One of the most surprising, unexpected debut features in recent years, Valérie Massadian's Nana is a luminous, unhurriedly observational portrait of childhood, following a four-year-old girl living in rural France through a series of improvised tableaux blurring the lines between documentary and fiction. Short and narratively slight Ms. Massadian's film may be, but it contains a wondrous multitude of possibilities within its non-linear construction that sees Nana (Kelyna Lecomte) first with her farmer grandfather (Alain Sabras) following the farm work, then with her anguished mother (Marie Delmas) living in an outhouse in the woods, and finally by herself, left to her own devices after mum disappears, and able to go on as if nothing fazes her.

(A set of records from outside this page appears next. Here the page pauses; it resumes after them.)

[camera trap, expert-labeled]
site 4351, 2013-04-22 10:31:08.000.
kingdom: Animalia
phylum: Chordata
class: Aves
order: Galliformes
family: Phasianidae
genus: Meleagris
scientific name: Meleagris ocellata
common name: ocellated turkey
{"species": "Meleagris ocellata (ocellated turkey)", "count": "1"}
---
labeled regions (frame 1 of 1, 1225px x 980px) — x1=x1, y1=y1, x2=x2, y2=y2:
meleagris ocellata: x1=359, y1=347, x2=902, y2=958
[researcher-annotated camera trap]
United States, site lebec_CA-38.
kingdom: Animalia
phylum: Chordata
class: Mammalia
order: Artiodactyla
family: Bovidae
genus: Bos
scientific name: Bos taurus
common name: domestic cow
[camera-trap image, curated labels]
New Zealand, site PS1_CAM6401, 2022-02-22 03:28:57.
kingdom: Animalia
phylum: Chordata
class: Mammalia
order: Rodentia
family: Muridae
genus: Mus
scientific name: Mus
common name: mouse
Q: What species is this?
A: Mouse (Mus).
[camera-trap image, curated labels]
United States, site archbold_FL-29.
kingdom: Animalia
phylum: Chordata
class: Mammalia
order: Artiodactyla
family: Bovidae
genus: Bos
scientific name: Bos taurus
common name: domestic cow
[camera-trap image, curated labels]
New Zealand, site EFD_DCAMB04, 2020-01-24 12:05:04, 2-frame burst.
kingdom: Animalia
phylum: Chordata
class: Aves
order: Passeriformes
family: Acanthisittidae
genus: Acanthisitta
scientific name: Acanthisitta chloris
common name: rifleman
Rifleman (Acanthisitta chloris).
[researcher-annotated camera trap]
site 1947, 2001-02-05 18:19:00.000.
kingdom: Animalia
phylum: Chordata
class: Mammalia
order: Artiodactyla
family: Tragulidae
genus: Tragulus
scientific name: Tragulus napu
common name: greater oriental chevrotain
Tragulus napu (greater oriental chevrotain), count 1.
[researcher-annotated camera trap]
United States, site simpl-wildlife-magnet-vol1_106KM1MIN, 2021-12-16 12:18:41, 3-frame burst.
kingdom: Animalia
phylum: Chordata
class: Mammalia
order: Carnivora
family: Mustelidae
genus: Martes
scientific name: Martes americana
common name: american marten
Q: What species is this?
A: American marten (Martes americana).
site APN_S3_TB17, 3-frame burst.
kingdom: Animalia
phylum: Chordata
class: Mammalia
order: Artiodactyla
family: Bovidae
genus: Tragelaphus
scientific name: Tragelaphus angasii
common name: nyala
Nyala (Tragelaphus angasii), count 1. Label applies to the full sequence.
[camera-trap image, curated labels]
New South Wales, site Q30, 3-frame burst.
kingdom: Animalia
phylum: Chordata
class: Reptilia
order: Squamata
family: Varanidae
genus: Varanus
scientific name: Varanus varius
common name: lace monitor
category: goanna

     Whether Ms. Massadian is creating a magical glimpse inside Nana's childhood or showing her coping, in her own untried way, with the blows of real life, the film weaves a potent spell through its crisp photography and the leisurely way in which the director follows the lead of her young star who is extraordinarily at ease in the presence of the camera. Moreover, Ms. Massadian manages to walk the very fine tightrope between the sacred and the profane, nature and nurture with an outstanding assurance for a first-timer, even if one with a strong background in image (a model, assistant to Nan Goldin and photographer in her own right). Nana is no guarantee that Ms. Massadian will repeat the performance, seeming as it is such a delicate one-off, but the way the director looks at the grace of childhood in such a transparently enchanted way is enough to make this a startling debut.

Kelyna Lecomte, Marie Delmas, Alain Sabras.
     Director and writer, Valérie Massadian; cinematography, Léo Hinstin, Ms. Massadian (color); editors, Dominique Auvray, Ms. Massadian; producer, Sophie Erbs (Gaïjin), France, 2011, 68 minutes.
     Screened: IndieLisboa 2012 official screening, Culturgest - Grande Auditório (Lisbon), April 27th 2012.